### AIM OF THE EXERCISE
Reproduce the passage of the loop unrolling post below, starting with "I’ve written a" and going on through "naive matMul implementation.".

### EXCERPT TO READ
※ ※ ※

More fun with loop unrolling - C++

February 16, 2024

After exploring loop unrolling in Mojo, I wanted to take a similar path with C++. Can we get similar assembly code from a C++ compiler, given similar input code? Let’s dive in and find out!

The setup

I’ve written a simple Matrix class in C++, templated on the row and column size (so those are available at compile time). You can find all of the code for it on Github. Here is the naive matMul implementation.

template <int M, int N>
Matrix<M, N> matMul(const Matrix<M, N>& left, const Matrix<N, M>& right) {
  Matrix<M, N> result;
  for (int i = 0; i < left.numberOfRows(); i++) {
    for (int j = 0; j < right.numberOfColumns(); j++) {
      result(i, j) = 0;
      for (int k = 0; k < left.numberOfColumns(); k++) {
        result(i, j) += left(i, k) * right(k, j);
      }
    }
  }
  return result;
}

I’m testing this using Apple clang version 15 on a macOS M2 processor. As in the previous post, I’ll use Ghidra for local assembly code analysis and Hyperfine for profiling. You can fiddle with the code and compiler options from this post on Compiler Explorer.

※ ※ ※

### DATA EXTRACTS
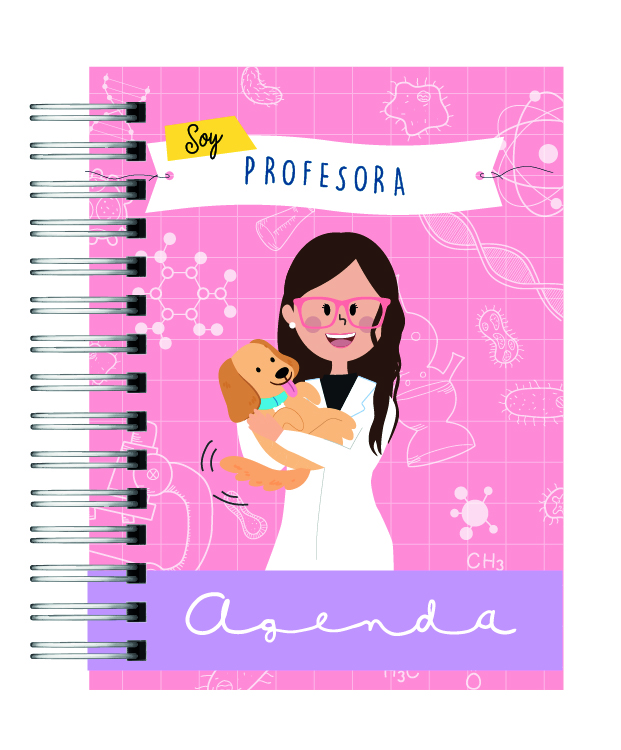 Agenda Profesor 25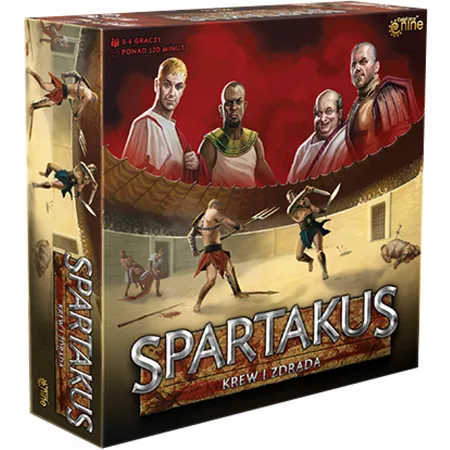 Spartakus: Krew i Zdrada (nowa edycja)
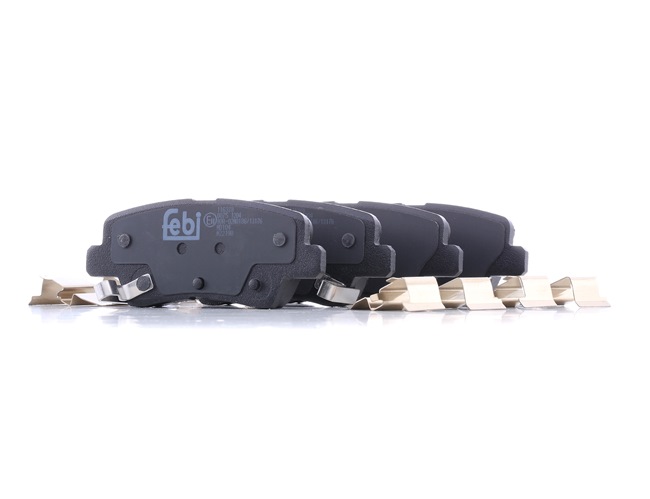 STONIC Plaquettes de frein 116378 FEBI BILSTEIN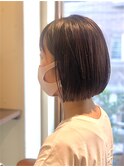 シンプルボブ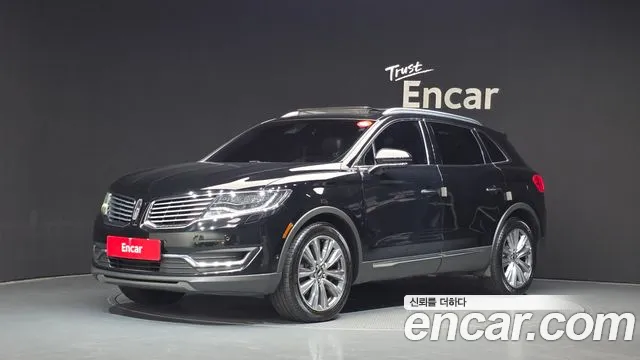 Lincoln MKX 2016 — photo 1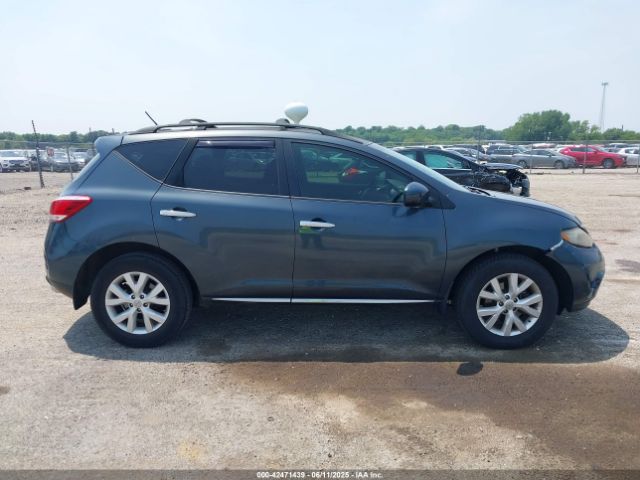 JN8AZ1MU3EW409762 Nissan MURANO SV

※ ※ ※

### ANSWER BELOW
I’ve written a simple Matrix class in C++, templated on the row and column size (so those are available at compile time). You can find all of the code for it on Github. Here is the naive matMul implementation.